Andrew Pollack's Blog

Technology, Family, Entertainment, Politics, and Random Noise

The Killer of Orphans (Orphan Documents)

By Andrew Pollack on 08/06/2015 at 10:40 AM EDT

Those damn orphans are harder to kill than you think.

Maybe you'll spot the error faster than I did -- or maybe this will help you.

I have a customer with a help desk application created in the mid 1990s. It started causing major issues so I looked into it and found it had grown to over 20gb in size. A check of the database properties showed a whopping 453,355 documents, and of course, many of those have screen shots. When I spoke to the client, she swore she'd deleted everything older than 1/1/2015 and could see only a few thousand documents.

Well, by know you know what happened is that she had been deleting main documents and leaving all the responses as orphans.
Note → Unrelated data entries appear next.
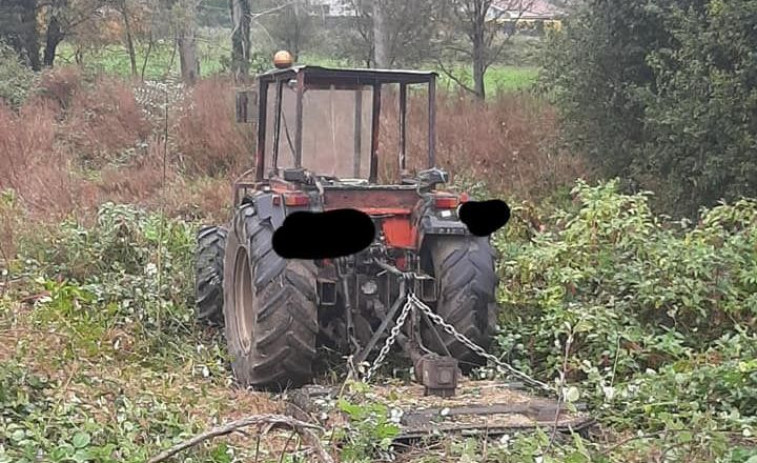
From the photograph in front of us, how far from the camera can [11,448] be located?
4305 millimetres

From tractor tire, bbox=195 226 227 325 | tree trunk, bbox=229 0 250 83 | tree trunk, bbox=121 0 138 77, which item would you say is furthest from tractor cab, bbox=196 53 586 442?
tree trunk, bbox=121 0 138 77

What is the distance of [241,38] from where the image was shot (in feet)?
74.8

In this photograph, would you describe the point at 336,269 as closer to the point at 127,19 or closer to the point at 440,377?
the point at 440,377

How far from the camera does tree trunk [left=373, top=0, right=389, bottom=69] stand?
63.9 feet

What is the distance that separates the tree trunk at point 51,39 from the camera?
878 inches

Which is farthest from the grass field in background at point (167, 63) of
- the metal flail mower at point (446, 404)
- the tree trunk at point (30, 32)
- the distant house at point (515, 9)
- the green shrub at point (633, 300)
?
the metal flail mower at point (446, 404)

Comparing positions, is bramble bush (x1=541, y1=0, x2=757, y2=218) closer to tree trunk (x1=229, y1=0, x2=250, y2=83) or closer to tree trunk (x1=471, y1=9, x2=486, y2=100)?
tree trunk (x1=471, y1=9, x2=486, y2=100)

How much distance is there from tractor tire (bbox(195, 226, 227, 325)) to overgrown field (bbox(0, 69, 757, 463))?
4.4 inches

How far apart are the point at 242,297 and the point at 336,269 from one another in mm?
990

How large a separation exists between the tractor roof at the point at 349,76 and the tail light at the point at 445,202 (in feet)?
2.81

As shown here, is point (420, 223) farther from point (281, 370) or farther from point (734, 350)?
point (734, 350)

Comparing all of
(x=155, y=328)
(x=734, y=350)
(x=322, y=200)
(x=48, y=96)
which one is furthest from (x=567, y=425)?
(x=48, y=96)

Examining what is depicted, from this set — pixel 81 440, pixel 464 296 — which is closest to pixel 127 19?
pixel 464 296

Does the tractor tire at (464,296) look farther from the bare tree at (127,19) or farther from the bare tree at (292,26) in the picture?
the bare tree at (292,26)
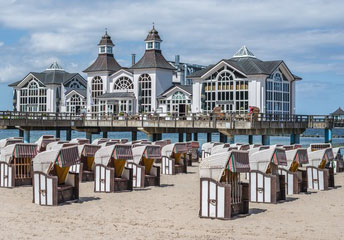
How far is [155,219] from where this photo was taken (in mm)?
13180

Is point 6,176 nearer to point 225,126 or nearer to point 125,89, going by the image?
point 225,126

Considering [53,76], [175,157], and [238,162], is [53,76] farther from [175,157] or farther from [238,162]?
[238,162]

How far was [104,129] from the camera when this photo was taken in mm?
45969

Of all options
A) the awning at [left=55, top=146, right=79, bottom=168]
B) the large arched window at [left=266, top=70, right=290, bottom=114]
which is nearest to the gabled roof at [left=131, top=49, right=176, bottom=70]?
the large arched window at [left=266, top=70, right=290, bottom=114]

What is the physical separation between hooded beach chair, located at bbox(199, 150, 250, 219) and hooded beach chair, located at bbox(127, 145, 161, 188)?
5.98 m

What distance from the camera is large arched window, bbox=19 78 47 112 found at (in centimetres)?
6550

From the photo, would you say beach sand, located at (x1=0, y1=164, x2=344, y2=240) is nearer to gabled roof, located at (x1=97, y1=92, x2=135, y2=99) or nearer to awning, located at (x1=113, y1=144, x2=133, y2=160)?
awning, located at (x1=113, y1=144, x2=133, y2=160)

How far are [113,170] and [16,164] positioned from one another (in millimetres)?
3730

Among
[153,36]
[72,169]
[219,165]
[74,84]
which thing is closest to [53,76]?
[74,84]

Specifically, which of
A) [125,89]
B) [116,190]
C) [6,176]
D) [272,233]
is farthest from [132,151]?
[125,89]

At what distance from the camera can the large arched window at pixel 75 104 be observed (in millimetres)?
61956

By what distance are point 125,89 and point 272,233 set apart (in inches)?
1768

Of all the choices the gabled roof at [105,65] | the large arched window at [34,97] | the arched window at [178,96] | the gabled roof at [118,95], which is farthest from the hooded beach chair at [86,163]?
the large arched window at [34,97]

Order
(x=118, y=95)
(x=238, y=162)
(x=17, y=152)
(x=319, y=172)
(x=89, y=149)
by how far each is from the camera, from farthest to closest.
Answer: (x=118, y=95), (x=89, y=149), (x=319, y=172), (x=17, y=152), (x=238, y=162)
The application did not have any on-Delete code to clean that sort of thing up. You'd be surprised how many do not.

I decided to write some code that would look at every document in the database, make sure it was not a configuration record, see if it was a response, and if so if the parent document existed. If not, kill the document. I did lots of fancy things with list elements to cache known and unknown unids and things to speed it up, but basically that's what it did. It also was designed to make repeated passes through the database so that it could pick out response-to-response level that became orphaned in the previous pass. Yes, I could have done this form within a view, or by following the chain of parent documents all the way up with each document to avoid repeating the loop, but that has it's own issues as well and I didn't feel like writing a recursive function just for this "simple" task.

The thing is, it didn't work. It kept not finding orphans. It turns out an old and well known problem was manifesting in a whole new way.

To find a parent, I was using code like this (simplified by removing declarations and all the hash based caching to avoid repeated document loads)

if doc.isresponse then
    set parentDoc = nothing ' make sure I don't have an old one still there
    on error resume next ' don't throw errors for bad UNIDs
    set parentDoc = thisdb.getDocumentByUniversalID( doc.parentdocumentunid )
    on error goto errorhandle ' re-establish my normal error handling
    if parentDoc is nothing then
        ' *** Do whatever it is I do to an orphan document ***
    end if
end if

Can you spot why it failed?

Sadly it took me a long time to realize that if the parent formerly existed, there would be a deletion stub. The deletion stub still in the database mean that the "parentDoc" object was still set to a document object, just not a valid one. Testing it to see if it was "Nothing" wouldn't work. After way too many hours, I changed the code to look like this:

if doc.isresponse then
    set parentDoc = nothing ' make sure I don't have an old one still there
    on error resume next ' don't throw errors for bad UNIDs
    set parentDoc = thisdb.getDocumentByUniversalID( doc.parentdocumentunid )
    on error goto errorhandle ' re-establish my normal error handling
    haveParentBoolean = true
    if parentDoc is nothing then
        haveParentBoolean = false
    else
        if not parentDoc.isValid then haveParentBoolean = false
    end if
    if haveParentBoolean = false then
        ' *** Do whatever it is I do to an orphan document ***
    end if
end if

There are two different ways to fail looking up the parent. Either getting nothing at all, or getting an invalid (deleted) document handle. This is very much the same reason why you always have to check for .isvalid when looping through a collection. A deleted document handle is not "nothing", it's just not useable.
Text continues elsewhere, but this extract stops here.